Yup, there it is as a last layer.

FastAI decided on a loss function:

dls.loss_func
FlattenedLoss of MSELoss()

this makes sense, we are looking for L2 distance from the target.

Let’s take a look at learning rate finder:

learn.lr_find()
SuggestedLRs(valley=0.0012022644514217973)

Let’s train:

learn.fine_tune(5, base_lr=1e-2)
0.00% [0/5 00:00<?]
epoch train_loss valid_loss time

0.00% [0/234 00:00<?]
learn.recorder.plot_loss()

Show predictions on a validation dataset (ds_idx=1, i.e. the validation dataset):

learn.show_results(ds_idx=1, max_n=4, figsize=(6,8))

learn.final_record
(#1) [0.00045044912258163095]

The error or 0.00039 is a mean square error, and y_range was (-1, 1) due to sigmoid, where -1 and 1 are the edges of the image (we can’t predict outside the images), so this means the corresponds average distance is:

math.sqrt(0.00039)
0.019748417658131498

This corresponds to an average being 1.5 pixels off from the target (2 is the iamge width : 0.019 = 160 pixels : x):

0.019*160/2
1.52

Inference

Let’s try to evaluate new images.
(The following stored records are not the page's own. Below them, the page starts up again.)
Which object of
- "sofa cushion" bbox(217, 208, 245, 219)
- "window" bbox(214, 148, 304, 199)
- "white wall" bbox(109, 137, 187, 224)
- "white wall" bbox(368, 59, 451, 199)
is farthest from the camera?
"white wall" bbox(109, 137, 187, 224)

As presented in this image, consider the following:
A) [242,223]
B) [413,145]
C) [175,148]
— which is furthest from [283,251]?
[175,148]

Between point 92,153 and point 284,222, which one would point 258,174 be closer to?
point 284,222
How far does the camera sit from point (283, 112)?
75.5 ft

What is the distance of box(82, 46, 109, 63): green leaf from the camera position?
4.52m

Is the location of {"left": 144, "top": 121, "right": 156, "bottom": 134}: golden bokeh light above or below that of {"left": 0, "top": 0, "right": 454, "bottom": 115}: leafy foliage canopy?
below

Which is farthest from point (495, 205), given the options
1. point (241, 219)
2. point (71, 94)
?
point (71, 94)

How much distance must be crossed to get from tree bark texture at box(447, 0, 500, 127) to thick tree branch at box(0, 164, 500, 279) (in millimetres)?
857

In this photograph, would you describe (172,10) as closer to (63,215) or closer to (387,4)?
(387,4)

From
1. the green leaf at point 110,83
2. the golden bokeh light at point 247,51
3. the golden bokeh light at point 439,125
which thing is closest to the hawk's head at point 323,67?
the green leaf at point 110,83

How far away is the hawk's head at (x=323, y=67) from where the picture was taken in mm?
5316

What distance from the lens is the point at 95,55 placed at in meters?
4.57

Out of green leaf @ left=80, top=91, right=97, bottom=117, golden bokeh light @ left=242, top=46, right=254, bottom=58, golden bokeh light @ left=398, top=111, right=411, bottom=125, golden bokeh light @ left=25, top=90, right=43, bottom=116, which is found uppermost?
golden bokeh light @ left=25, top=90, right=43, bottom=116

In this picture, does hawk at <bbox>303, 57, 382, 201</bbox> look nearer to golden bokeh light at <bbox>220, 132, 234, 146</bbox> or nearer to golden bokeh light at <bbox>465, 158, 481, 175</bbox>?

We need to load RGB images, apparently learn.predict applies the same transformation as in DataLoaders. It even returns original image if needed (good post for more info):

im_list = [] 
for i in [1,3,4]:
    im_path = f'/notebooks/nbs/mini-projects/15_head_pose/Photo{i}.jpg'
    im_orig, pred, _, _ = learn.predict(im_path, with_input=True)
    point = (pred[0]).detach().cpu().numpy()  # convert predictions to coordinates
    im = ToPILImage()(im_orig/255)
    draw = ImageDraw.Draw(im)
    d = 2
    draw.ellipse((point[0] - d, point[1] - d, point[0] + d, point[1] +d), fill='red')
    im_list.append(im)
_ = plot_pil_images(im_list)

And this is pretty good, even if the head is shifted left and right with respect to the image center.